Foom Cash, a decentralized lottery protocol built on zero-knowledge proofs, said it has recovered the majority of funds lost in a $2.26 million exploit after a white hat hacker intervened. The protocol announced Monday that $1.84 million — roughly 81% of the stolen amount — has been secured.
According to the team, pseudonymous white hat hacker Duha identified the vulnerability and moved quickly to secure funds on Base before malicious actors could extract them. Crypto security firm Decurity handled recovery efforts on Ethereum, the protocol said in a post on X.
Foom Cash awarded Duha a $320,000 bounty for the intervention, while Decurity received a $100,000 security fee. In a public response, Duha wrote, “By honoring their bug bounty policy, @foomclub_ has proven that they take protocol security seriously and value the researchers helping them.”
Foom Cash attributed the breach to what it described as a “fatal” deployment oversight during its Phase 2 trusted setup process. The issue stemmed from a missing command-line interface step in the configuration of its zero-knowledge proof system.
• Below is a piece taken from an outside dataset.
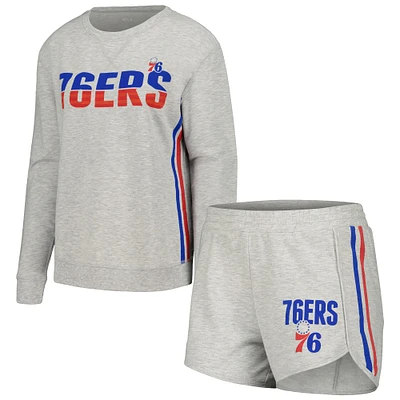 Ensemble de nuit avec t-shirt et short à manches longues Concepts Sport gris Philadelphia 76ers Cedar pour femmes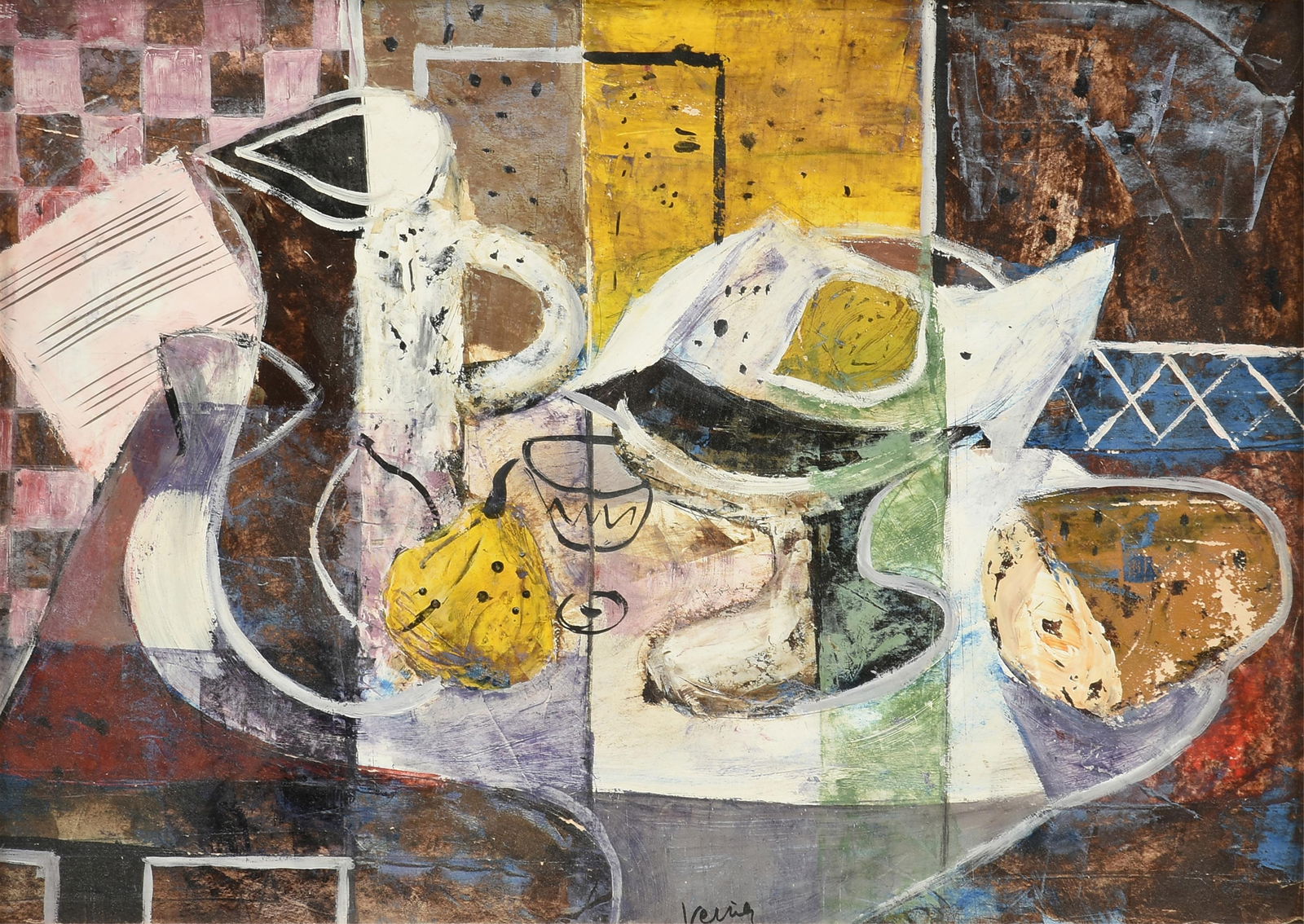 CHARLES LEVIER AKA MAURICE VERRIER (French 1920-2003) A PAINTING, "Still Life with Fruit and Bread," (1 of 14)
“In Groth16, if you skip the circuit-specific contribution setup in snarkjs, the parameters γ (gamma) and δ (delta) remain set to the same default value (the G2 generator),” the team wrote in a follow-up post.
Because the placeholder values were never randomized, an attacker was able to exploit the configuration flaw. The protocol said this allowed forged proofs to be accepted by the system, enabling the unauthorized withdrawal of funds.
The incident underscores how highly technical setup errors — even those outside core smart contract logic — can create openings in zero-knowledge-based systems.
White hat interventions have become a recurring feature of DeFi incident response. As exploiters move funds quickly across chains or into privacy tools, ethical hackers often race to secure vulnerable assets before attackers can extract them fully.
In 2023, Paradigm researcher Samczsun helped launch the Security Alliance (SEAL), a collective of ethical hackers focused on responding to crypto exploits. Within its first year, the group reported involvement in more than 900 hack-related investigations.
The effort gained urgency following several high-profile breaches, including a $230 million theft from Indian exchange WazirX in 2024. More recently, on Feb. 10, 2026, the Ethereum Foundation partnered with SEAL to launch a “Trillion Dollar Security” initiative aimed at combating wallet drainers and other exploit vectors.
Zero-knowledge proof systems are designed to enhance privacy and cryptographic integrity, but they depend heavily on correct parameter generation and setup procedures. The Foom Cash exploit shows that deployment missteps in trusted setup phases can have financial consequences comparable to traditional smart contract bugs.
While the protocol recovered a majority of funds, the episode adds to the list of incidents in which operational oversights, rather than novel cryptographic breaks, exposed projects to risk. As more decentralized applications rely on advanced cryptography, scrutiny is likely to extend beyond code audits to include deployment workflows and ceremony execution.